Activity: Set down the listing below verbatim, but only from its first line through the line containing "[AIA 171Å start]".

Supplied records:
◆ ◆ ◆ ◆

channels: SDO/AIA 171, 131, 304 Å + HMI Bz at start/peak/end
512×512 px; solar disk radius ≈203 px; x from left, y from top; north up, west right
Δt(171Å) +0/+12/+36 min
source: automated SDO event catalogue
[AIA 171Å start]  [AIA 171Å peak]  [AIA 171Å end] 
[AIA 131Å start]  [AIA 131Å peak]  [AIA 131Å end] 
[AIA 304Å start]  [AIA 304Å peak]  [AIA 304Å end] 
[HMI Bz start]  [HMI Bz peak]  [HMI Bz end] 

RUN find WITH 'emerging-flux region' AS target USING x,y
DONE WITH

◆ ◆ ◆ ◆

Answer to the exercise:
channels: SDO/AIA 171, 131, 304 Å + HMI Bz at start/peak/end
512×512 px; solar disk radius ≈203 px; x from left, y from top; north up, west right
Δt(171Å) +0/+12/+36 min
source: automated SDO event catalogue
[AIA 171Å start]  [AIA 171Å peak]  [AIA 171Å end] 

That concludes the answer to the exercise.